How could I be soooooooooo stupid? I bet you have said that a couple of times to yourself in your life. But probably more often you have exclaimed: How can they be so stupid?! Especially about the bosses in your organization, who have taking actions which were beyond your, and your colleagues, comprehension. Often this kind of behavior seems rampant in the workplace and you see complete organizations taking the wrong direction because of “stupid” decisions. The Stupidity Paradox. Or, as Frank Zappa fan I have to quote him, “We’re dumb all over.”
The book: The power and pitfalls of functional stupidity at work
Mats Alvesson and André Spicer have written a great book in which they investigate the origins, reasons, disadvantages and benefits of stupidity in the workplace. They first define stupidity in the workplace as being functional stupidity (page 9) which is: “the inclination to reduce one’s scope of thinking and focus only on the narrow, technical aspects of the job. You do the job correctly, but without reflecting on purpose or the wider context. Functional stupidity is an organized attempt to stop people from thinking seriously about what they do at work. When people are seized by functional stupidity, they remain capable of doing the job, but they stop asking questions about their work. In place of rigorous reflection, they become obsesses with superficial appearances. Instead of asking questions, they start to obey commands.
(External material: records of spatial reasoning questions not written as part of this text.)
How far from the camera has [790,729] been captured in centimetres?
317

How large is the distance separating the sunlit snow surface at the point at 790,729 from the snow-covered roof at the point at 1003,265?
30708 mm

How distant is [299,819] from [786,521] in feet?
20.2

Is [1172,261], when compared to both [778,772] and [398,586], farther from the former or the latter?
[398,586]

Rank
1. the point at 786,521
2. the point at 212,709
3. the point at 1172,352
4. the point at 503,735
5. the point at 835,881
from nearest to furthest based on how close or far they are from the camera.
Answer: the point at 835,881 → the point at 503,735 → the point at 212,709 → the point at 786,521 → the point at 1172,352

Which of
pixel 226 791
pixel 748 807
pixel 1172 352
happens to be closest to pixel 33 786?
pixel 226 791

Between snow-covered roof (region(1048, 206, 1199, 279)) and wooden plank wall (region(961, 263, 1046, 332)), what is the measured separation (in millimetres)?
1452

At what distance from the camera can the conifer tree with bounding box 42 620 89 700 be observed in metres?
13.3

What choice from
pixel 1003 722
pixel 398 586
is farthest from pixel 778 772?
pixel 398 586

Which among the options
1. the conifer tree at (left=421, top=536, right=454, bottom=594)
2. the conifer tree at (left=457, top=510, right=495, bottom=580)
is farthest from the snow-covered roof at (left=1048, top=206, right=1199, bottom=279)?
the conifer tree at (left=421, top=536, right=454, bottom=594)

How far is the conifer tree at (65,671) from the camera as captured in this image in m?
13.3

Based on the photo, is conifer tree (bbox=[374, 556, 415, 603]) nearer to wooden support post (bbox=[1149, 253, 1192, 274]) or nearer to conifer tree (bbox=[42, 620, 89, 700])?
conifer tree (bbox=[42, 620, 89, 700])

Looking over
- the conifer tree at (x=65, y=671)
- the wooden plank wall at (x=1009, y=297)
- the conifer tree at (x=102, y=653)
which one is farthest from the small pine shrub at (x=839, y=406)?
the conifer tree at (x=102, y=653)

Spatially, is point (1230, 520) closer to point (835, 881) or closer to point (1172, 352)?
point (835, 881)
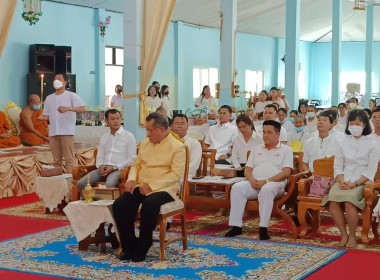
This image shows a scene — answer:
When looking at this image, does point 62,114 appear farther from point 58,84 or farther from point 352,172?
point 352,172

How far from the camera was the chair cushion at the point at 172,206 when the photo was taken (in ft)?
20.1

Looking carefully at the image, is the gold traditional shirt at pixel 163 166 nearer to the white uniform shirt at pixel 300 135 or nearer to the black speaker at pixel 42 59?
the white uniform shirt at pixel 300 135

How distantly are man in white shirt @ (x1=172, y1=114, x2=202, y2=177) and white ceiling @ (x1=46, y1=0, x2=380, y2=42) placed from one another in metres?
9.32

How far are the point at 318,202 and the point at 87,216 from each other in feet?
7.67

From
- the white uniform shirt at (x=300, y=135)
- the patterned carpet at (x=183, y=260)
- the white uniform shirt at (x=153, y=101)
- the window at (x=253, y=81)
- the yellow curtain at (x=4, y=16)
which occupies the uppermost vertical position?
the yellow curtain at (x=4, y=16)

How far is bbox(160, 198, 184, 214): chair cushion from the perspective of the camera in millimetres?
6127

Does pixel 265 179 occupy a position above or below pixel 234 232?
above

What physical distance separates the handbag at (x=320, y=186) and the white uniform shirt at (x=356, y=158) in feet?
0.70

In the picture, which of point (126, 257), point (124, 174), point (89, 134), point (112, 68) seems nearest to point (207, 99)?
point (112, 68)

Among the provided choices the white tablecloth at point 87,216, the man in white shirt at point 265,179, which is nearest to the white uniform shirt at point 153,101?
the man in white shirt at point 265,179

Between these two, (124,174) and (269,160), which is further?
(124,174)

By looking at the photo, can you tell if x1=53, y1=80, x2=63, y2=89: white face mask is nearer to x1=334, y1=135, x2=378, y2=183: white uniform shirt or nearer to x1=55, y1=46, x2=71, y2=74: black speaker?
x1=334, y1=135, x2=378, y2=183: white uniform shirt

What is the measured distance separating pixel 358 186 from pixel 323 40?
2586 cm

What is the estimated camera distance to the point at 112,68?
63.0ft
Rather than thinking about outcomes, they focus on the techniques for getting things done. And the thing to be done is often to create the right impression. Someone in the thrall of functional stupidity is great at doing things that look good.”
The Stupidity Paradox
Sounds awful, doesn’t it? So why do some many people in the workplace act in this manner? This is because of, what Alvesson and Spicer call, the ‘paradox of stupidity’. Shutting of parts of your brain at work seems like a bad idea but actually has a lot of benefits: you don’t have to engage in the tiring business of using all your intellectual resources but just coast along without trouble, you are thus not seen as a troublemaker who asks too many awkward questions, and you look resolute and a leader by not thinking too long but taking swift action in a decisive way: you are ‘leadership material’! But Alvesson and Spicer warn for the disadvantages of functional stupidity: because contradictions and probing questions are avoided people start to overlook real problems; there will be a widening gap between what you say is happening and what people see happening so they start to distrust you and might become demotivated with all the adverse effects on their performance; and it can lead to major, even systemic problems such as the financial crisis of 2008.
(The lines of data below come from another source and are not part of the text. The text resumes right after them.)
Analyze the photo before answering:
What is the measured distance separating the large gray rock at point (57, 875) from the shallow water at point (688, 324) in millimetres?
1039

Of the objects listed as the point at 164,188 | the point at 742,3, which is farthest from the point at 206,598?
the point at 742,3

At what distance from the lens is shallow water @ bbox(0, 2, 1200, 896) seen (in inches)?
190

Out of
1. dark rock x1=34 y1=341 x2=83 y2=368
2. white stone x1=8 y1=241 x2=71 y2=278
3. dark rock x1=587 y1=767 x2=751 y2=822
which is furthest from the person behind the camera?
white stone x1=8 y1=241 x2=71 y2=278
Firms often go out of their way to copy other organizations they think are successful, but often they have little or no idea of why they are copying them. The thesis of the writers is that many organizations are caught in the stupidity paradox: they employ smart people who end up doing stupid things. This can produce good results in the short term but pave the way to disaster in the long term. Many organizations claim they rely on well-educated and intelligent people who are eager to learn, while in reality they rely on discipline, order, mindless enthusiasm, conformity, loyalty, and a willingness to be seduced by ludicrous ideas.
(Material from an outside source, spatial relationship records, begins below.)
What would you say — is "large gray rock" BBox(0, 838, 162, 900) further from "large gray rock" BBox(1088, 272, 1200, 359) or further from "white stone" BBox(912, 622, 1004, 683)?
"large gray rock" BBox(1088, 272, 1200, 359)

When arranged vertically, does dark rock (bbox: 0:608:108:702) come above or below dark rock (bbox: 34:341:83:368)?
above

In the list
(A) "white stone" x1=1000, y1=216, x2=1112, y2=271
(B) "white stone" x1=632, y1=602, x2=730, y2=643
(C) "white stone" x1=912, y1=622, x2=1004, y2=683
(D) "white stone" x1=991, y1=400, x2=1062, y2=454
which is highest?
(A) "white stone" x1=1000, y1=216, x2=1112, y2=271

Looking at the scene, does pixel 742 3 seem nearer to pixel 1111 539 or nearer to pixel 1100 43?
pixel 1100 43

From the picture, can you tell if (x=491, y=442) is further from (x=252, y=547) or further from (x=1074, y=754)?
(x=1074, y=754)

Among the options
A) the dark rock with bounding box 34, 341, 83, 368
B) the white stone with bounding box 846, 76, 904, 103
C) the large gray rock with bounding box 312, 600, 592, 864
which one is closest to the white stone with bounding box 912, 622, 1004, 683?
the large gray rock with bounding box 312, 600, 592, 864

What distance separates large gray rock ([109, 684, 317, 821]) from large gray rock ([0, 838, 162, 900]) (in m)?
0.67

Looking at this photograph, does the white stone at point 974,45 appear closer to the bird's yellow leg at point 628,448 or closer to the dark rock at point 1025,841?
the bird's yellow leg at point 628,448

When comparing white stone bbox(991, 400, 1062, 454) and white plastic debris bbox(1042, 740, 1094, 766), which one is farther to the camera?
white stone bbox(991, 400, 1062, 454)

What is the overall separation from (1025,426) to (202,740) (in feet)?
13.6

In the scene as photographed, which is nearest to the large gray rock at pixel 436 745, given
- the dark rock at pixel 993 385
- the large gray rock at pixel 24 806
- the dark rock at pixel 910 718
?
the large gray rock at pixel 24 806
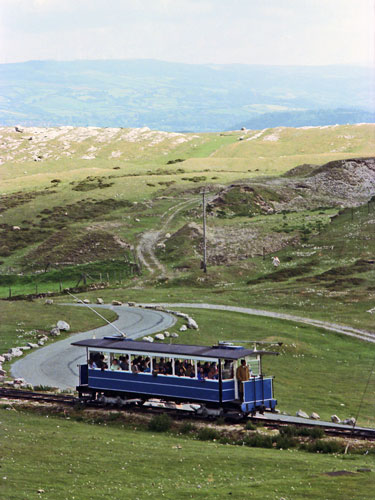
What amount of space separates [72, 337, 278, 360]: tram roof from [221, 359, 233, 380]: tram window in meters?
0.43

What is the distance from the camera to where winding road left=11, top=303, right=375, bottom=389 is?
54375 mm

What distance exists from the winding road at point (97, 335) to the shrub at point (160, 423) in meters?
14.5

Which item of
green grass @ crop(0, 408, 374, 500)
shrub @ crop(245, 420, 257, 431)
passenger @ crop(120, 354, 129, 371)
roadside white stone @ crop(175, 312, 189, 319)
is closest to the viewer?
green grass @ crop(0, 408, 374, 500)

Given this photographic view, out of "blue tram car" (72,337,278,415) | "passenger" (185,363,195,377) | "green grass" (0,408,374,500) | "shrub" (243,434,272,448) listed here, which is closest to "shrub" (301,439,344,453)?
"green grass" (0,408,374,500)

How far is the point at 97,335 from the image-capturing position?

Do not focus on gurus and best-know companies in your industry!
Alvesson and Spicer give many great (and therefore sometimes depressing) examples but I will concentrate on what they say about a particular form of stupidity: organizations following unthinkingly the success recipes of so-called gurus. The main reasons for this, according to them, is that when organizations are obsesses with buying into success recipes and taking action, they are relieved of the burden of actually having to consider the tacit assumptions they act on, and the implications of their actions. After all, it is much easier to follow others than think for yourself. In addition, managers are eager to show they are up to date, and they do this by adopting the latest management practices that are hot at the time. Unfortunately, as fellow managers at other organizations are doing the same, everybody starts to copy everybody without creativity, making it impossible to stand out of the crowd and be really and truly innovative. In their defense it has to be said that corporate life is plagues by uncertainty and it is virtually impossible for managers to know for sure if a new practice will work. Therefore is will be safer to do what others do so you avoid blame and ridicule. As a consequence, many organizations look at what the best-known companies that are usually the winners in their industries. However, the problem with focusing only on winners is that you learn from a very biased sample: you ignore the great majority of companies that have gone out of business or are struggling to hang on. By only looking at the winners, you fail to learn from the losers and their painful lessons, but even worse: you might start copying organizations who just got lucky with maybe risky strategies and who just as well might have failed. Would you gamble your busies on this possibility? As Alvesson and Spicer remark: firms that try to cope for instance Uber’s business model are focusing on only one example that happened to make it in a sea of many hundreds that failed. They state emphatically: organizations that really want to learn should look at failures to. This directly ties in with one of the characteristics of the HPO: you are allowed to make mistakes … as long as you learn from them. So I state emphatically: this book is a must for every discerning manager who wants to build a high performance organization in a sensible and deliberate way.